1.《ネタバレ》 中国の地方都市の「格好をつけない」雑然とした雰囲気、というのは中々に物珍しく、本作ではそこにリアリティやある種の凄みまでが感じられ、偶にはこーいう映画もやっぱり全く悪くないな、とその時点で思ったのですね。もう一個、こーいう言い方はちょいアレかも知れませんが、リャオ・ファンの脂ぎってる感じや女性の扱いが雑なの(ややセクハラ気味、というか)なんかも、如何にも中国ぽいなあという感じでここにも少し新鮮味(+一種の感動)を覚えたとゆーか。

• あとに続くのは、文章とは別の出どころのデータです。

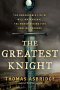 The Greatest Knight - William the Marshal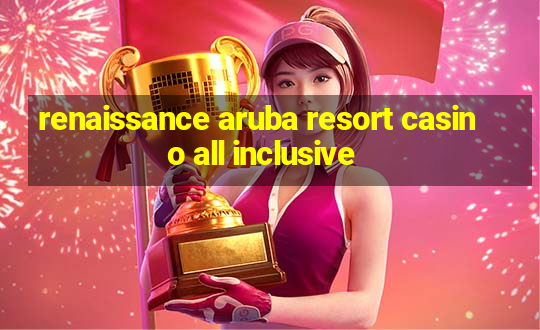 renaissance aruba resort casino all inclusive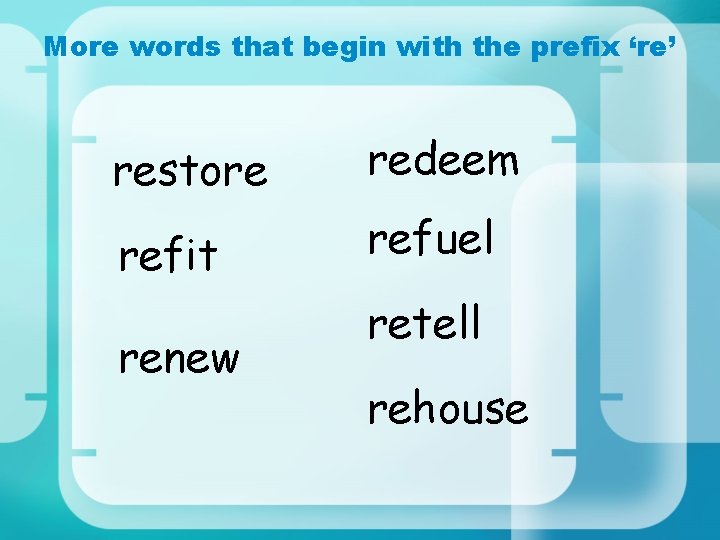 More words that begin with the prefix ‘re’ restore redeem refit refuel renew retell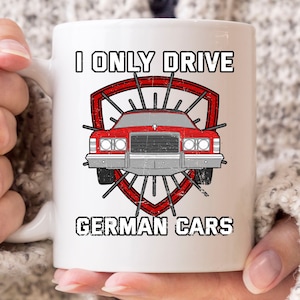 I Only Drive German Cars Mug, Funny Deutsch Coffee Mug For German Dad And Mom, Cute Germany Cup Gift Idea For German Men And Women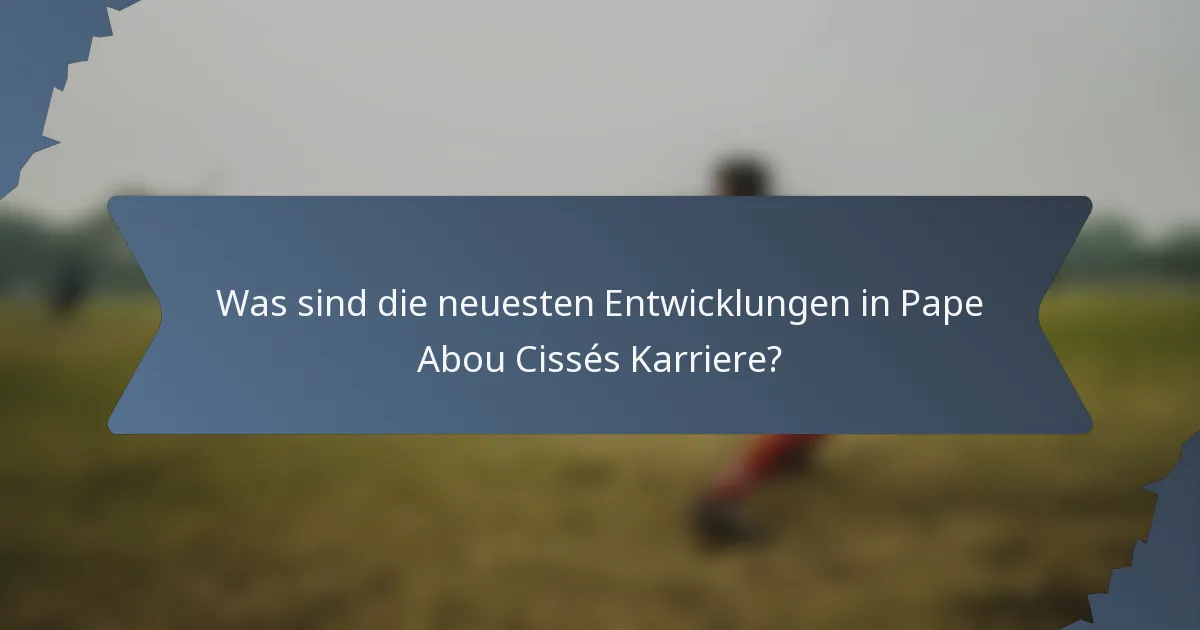 Was sind die neuesten Entwicklungen in Pape Abou Cissés Karriere?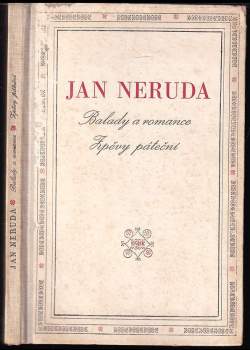 Jan Neruda: Balady a romance ; Zpěvy páteční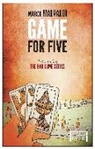 Marco Malvaldi &amp; Howard Curtis, Marco Malvaldi - Game For Five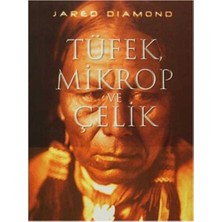 Kişisel Yayınlar Tüfek Mikrop ve Çelik; Insan Topluluklarının Yazgıları - Jared Diamond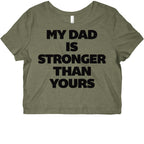 My Dad Is Stronger Than Yours Graphic Baby Tee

まあでも本作は、そーいう少しばかりの「中国の底辺」的な濁々とした質感の中に、一刀切り込んで来るグイ・ルンメイの透明感ですよね。どー見ても彼女は「只者ではない」のだし、その透きとおった彼女が結局は黒幕なのですから、ノワールとしては(もしかしたら「最初から明白」なのかも知れませんが)その時点でコンセプト勝ち、と言っても過言ではないと思います。彼女の存在だけで観る価値とゆーのは間違い無く十二分かと。
ストーリーの本筋の部分と、あと随所の演出にも若干の分かり難さが在るのがやや玉に瑕かも知れませんが、個人的には好きな作品です。